This was a fallout of multiple controversies that saw the company having three CEOs in the last year. The last CEO of the company, Ron Chiarello, confirmed the financial struggles that led to the company’s winding down, stating that 54gene could not continue to operate financially, and it began to wind down in July.
Meanwhile, Teresia Bost, the company’s former legal counsel and one-time interim CEO, has sued 54gene, alleging discriminatory behaviour and a hostile work environment. These legal issues, along with claims of unpaid creditors.
Misappropriation of funds
Outside the funding drought, allegations of misappropriation of fund by founders is now rife in the startup ecosystem.
Just recently fingers were pointing at another fintech company, Payday, which is now seeking buyers barely 6 months after raising $3 million in in a seed round led by Moniepoint.
The company’s founder and CEO, Favour Ori, was alleged to be paying himself a monthly salary of $15,000 at the expense of the company’s survival while employees were made to take pay cuts.

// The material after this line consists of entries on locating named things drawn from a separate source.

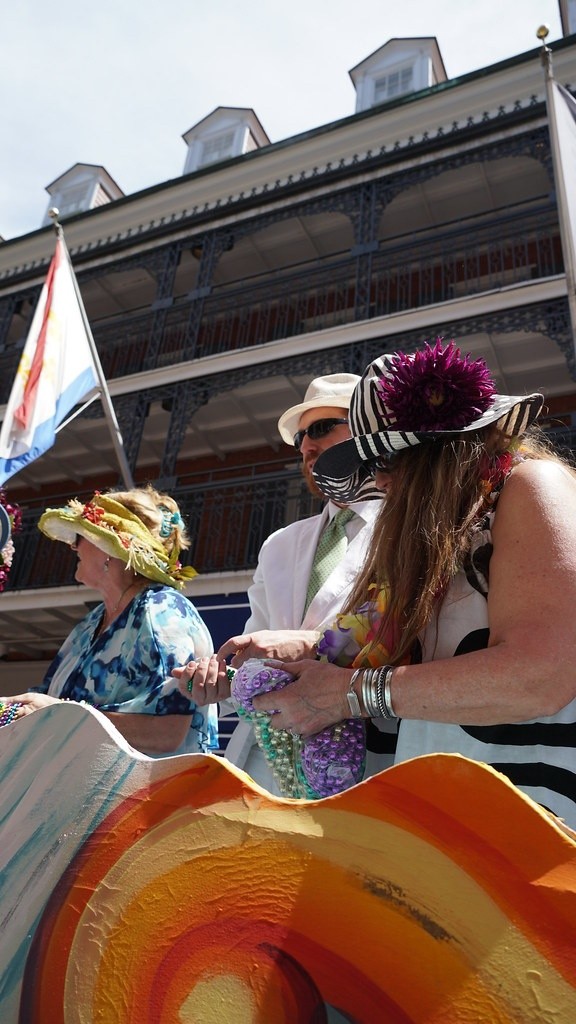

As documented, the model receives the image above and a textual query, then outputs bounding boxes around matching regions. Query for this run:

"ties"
[302,507,355,624]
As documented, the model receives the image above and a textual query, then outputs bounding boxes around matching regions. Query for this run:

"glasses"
[292,418,348,451]
[74,533,85,548]
[360,450,405,475]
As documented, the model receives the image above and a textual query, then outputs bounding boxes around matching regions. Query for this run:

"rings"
[289,729,301,741]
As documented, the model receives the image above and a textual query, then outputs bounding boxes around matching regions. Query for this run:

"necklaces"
[94,574,146,640]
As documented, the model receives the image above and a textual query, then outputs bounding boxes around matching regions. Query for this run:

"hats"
[277,372,363,445]
[349,337,546,462]
[36,488,200,590]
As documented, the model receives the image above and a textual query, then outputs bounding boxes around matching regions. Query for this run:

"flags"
[0,232,102,489]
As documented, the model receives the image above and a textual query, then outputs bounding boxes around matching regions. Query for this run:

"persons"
[0,482,221,758]
[170,371,391,801]
[252,352,576,839]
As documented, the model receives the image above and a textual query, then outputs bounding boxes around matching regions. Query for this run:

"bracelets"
[60,697,100,711]
[346,665,366,720]
[363,665,397,720]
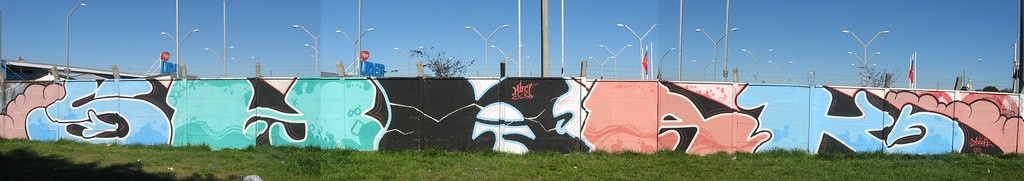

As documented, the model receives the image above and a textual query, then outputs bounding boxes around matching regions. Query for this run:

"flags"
[908,54,915,85]
[642,50,648,75]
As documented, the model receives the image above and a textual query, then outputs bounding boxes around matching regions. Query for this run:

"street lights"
[161,29,199,79]
[589,56,615,79]
[204,45,234,78]
[741,48,773,84]
[464,24,509,77]
[335,27,375,78]
[293,24,323,78]
[598,45,632,81]
[660,47,676,81]
[767,60,793,79]
[692,59,715,81]
[66,3,87,80]
[695,27,738,82]
[671,67,673,68]
[616,23,659,81]
[491,45,523,77]
[842,29,890,88]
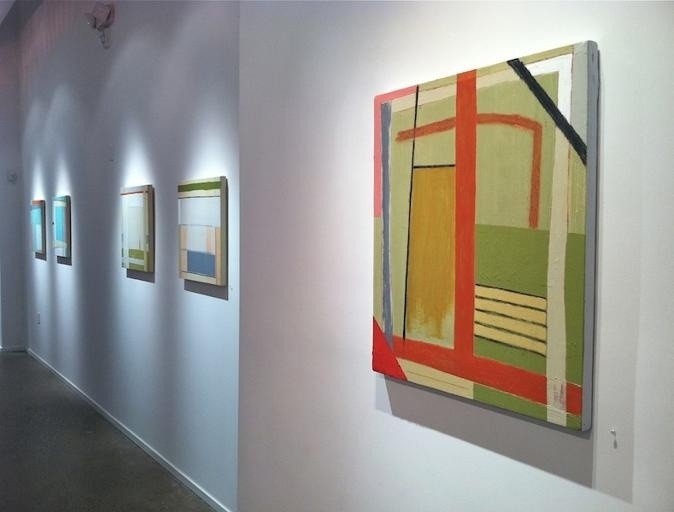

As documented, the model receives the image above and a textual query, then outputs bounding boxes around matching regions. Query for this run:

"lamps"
[84,1,115,33]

The company had also faced serious allegations of fraud from customers as their accounts were restricted without any explanation until they cried out on social media.
Elsewhere in Ghana, Dash, a fintech startup that had raised over $86 million in 5 years of its operations shut down last week.
The company claimed to have handled $1 billion in transactions and added a million users from Ghana, Nigeria, and Kenya. In five months, those figures showed a 5x increase in users.
However, internal Dash data audits showed that the company’s founder Boakye Boampong lied and inflated the number of users. Soon, he was let go.
When Kenneth Kinshua eventually replaced him, it was already too late to save the company. A second audit of the business’s financial records found an unreported shortfall of at least $25 million. Boampong reportedly earned $50,000 monthly and allegedly diverted at least $8 million.
Paths to success for startups
According to Akin-Moses, startups that want to succeed will have to be cautious of their salary payouts as this constitutes a large chunk of their payout.
- “After raising funds, you don’t have to spend money with the mindset that you will soon go for another raise. There may not be another raise. And this is where the issue of efficient cost management comes in, especially when it has to do with salaries,” he said.
On his part, Ekezie noted that many factors can lead to the failure of a startup, but it is very important to have a product that the market needs.
- “To achieve success, a startup needs to find product-market fit, which means aligning the founder’s vision with the market’s needs. Many factors can lead to failure, such as a lack of market fit, macroeconomic challenges, an inability to charge customers, difficulty in hiring and retaining talent, and more. In the early stages, startups face numerous challenges. All of those things are working together simultaneously all at once to try to make you feel. So you’re juggling many balls and none of them have to drop,” he said.